[Image-based spatial reasoning data]
============================================================
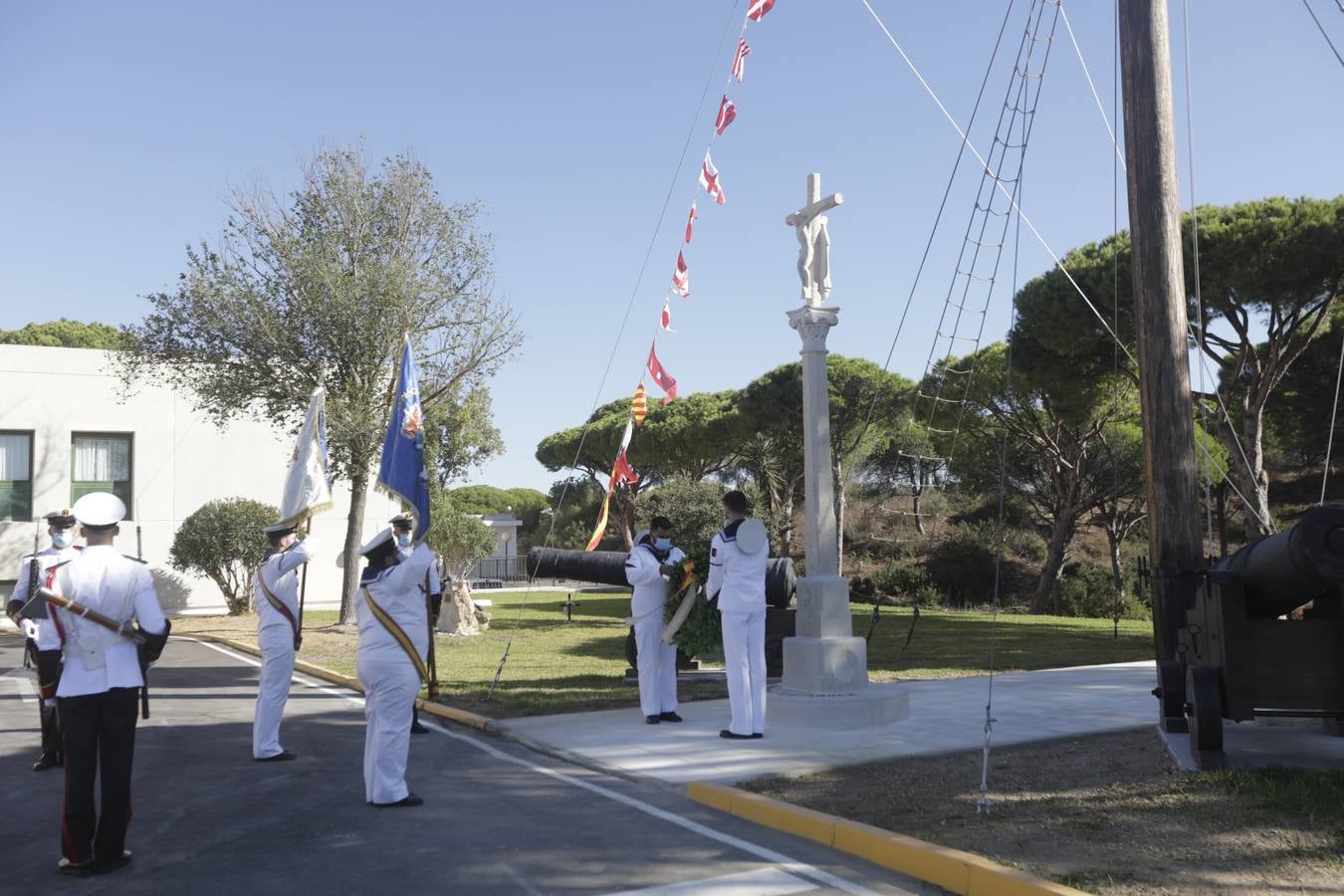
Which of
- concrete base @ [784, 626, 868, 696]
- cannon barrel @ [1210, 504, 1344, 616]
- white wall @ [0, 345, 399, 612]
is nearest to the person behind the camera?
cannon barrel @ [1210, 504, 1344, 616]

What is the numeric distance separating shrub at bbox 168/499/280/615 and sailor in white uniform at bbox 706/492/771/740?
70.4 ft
============================================================
GOAL
Arrange the lines above as a Markdown table with the columns "Row" and "Line," numbering each row and omitting blank lines. Leave the pictures out of your answer.

ANSWER TO THE EXERCISE
| Row | Line |
|---|---|
| 1 | Which of |
| 2 | - concrete base @ [784, 626, 868, 696] |
| 3 | - cannon barrel @ [1210, 504, 1344, 616] |
| 4 | - white wall @ [0, 345, 399, 612] |
| 5 | is nearest to the person behind the camera? |
| 6 | cannon barrel @ [1210, 504, 1344, 616] |
| 7 | What is the numeric distance separating shrub at bbox 168/499/280/615 and sailor in white uniform at bbox 706/492/771/740? |
| 8 | 70.4 ft |